What Is Chaos Engineering and Why You Should Break More Things On Purpose
If it ain’t broke… break it?!
We now live firmly in the digital age, and as more and more organisations’ core services run in the cloud, there’s an assumption cloud will solve all our problems. As organisations embark on their digital transformation journeys, preparation for the worst-case scenario should be at the forefront of plans.
Though you cannot plan for an outage, we can be prepared for the worst case, and how do we do that? Through chaos engineering.
Chaos engineering is a method that has gained popularity over the past few years to help prepare the team for the “worst-case scenario” and help identify weaknesses within their highly-distributed cloud-native systems.
While the method is typically associated with innovative tech companies, it has gained popularity within large traditional enterprises such as the financial and insurance sector.
In this blog, we’ll cover:
- Chaos engineering: Definition
- Guiding Principles
- Who is using chaos engineering
- Why use chaos engineering
- Who is it for
- How to get started
What Is Chaos Engineering: A Definition
Testing for failures that you can predict is an essential part of software development. With organisations accelerating their digital transformation journeys and embracing cloud-native development, systems are becoming more complex. It’s more important than ever that teams ensure services can withhold the ‘chaos’ of production.
Chaos engineering principles can help organisations deliver robust, resilient cloud-native services that can withstand any failures.
What Is Chaos Engineering?
Chaos engineering is a method of testing distributed software that purposely introduces failure and faulty scenarios to demonstrate resilience during random disruptions to the system. By causing disruptions to your systems and applications, they can respond in unpredictable ways or break.

▶ _COLLECTED DATA_

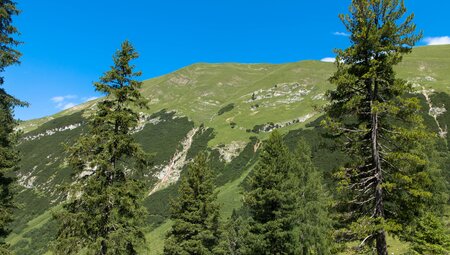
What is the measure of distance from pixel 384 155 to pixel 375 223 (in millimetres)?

▶ _PROMPT 1_
According to the chaos engineering post, why is it "more important than ever that teams ensure services can withhold the ‘chaos’ of production"? Answer in one to three sentences.
▶ _PROMPT 2_
Continue the chaos engineering post, starting after its final sentence.

▶ _EXERCISE ANSWER 1_
Organizations are accelerating their digital transformation and embracing cloud-native development, so their systems are becoming more complex.

▶ _EXERCISE ANSWER 2_
So How Does It Work in Practice?
Engineers subject the systems or software application to a controlled simulated crisis to test for unstable behaviour. As the application performance degrades or fails, chaos engineering findings help developers add resiliency into the code or the backend system, so the application can remain intact in an emergency.
The Origins of Chaos Engineering
In 2010, Netflix created Chaos Monkey following its migration from an on-premise data centre to AWS cloud. Chaos Monkey was designed to test various failure conditions to ensure that a failed component on AWS will not affect customers’ streaming experience.
Netflix further improved Chaos Monkey by introducing “failure injection mode” to test against different failure conditions to improve systems resilience.
Netflix then introduced the Simian Army. The Simian Army includes tools that test the resiliency of AWS infrastructure with failure modes like disabling the AWS region, dropping an availability zone, simulating network outages, and various other security scenarios.
When Netflix made Chaos Monkey open-source in 2012, Netflix reported the following,
"the best defence against major unexpected failures is to fail often. By frequently causing failures, we force our services to be built in a more resilient way."
Gremlin later introduced the first managed enterprise chaos engineering solution in 2016, which grew the adoption of chaos engineering practices in various industries.
Who Is Using Chaos Engineering?
Most people are familiar with the likes of Netflix, Facebook, Twilio and LinkedIn using chaos engineering to test for resilience. However, as mentioned, a growing number of more “traditional” enterprise organisations are implementing chaos engineering practices.
CASE STUDY 1 - National Australia Bank
In 2014, National Australia Bank migrated from on-premise infrastructure to AWS and used chaos engineering to help reduce their incident counts. NAB added Netflix’s Chaos Monkey to run directly on the nab.com.au production environment to get the full effect of the tool. The application constantly tests the resiliency of its Amazon-based infrastructure, and randomly kills servers within its architecture to make sure it has the ability to compensate for the failure.
Before, the website development team needed to respond to server emergencies outside of work hours. However the implementation of Chaos Monkey meant that NAB could remove the monitoring thresholds that would flash orange when servers began to struggle, and cause phones to start ringing at all hours of the day—resulting in a better work-life balance for employees and decreasing the risk of a high severity incident.
CASE STUDY 2 - Nationwide
Contino supported Nationwide Building Society with moving its website (nationwide.co.uk) to Microsoft Azure. This website is the digital forefront of Nationwide’s members’ offering and it would be Nationwide’s first application hosted on the Azure platform.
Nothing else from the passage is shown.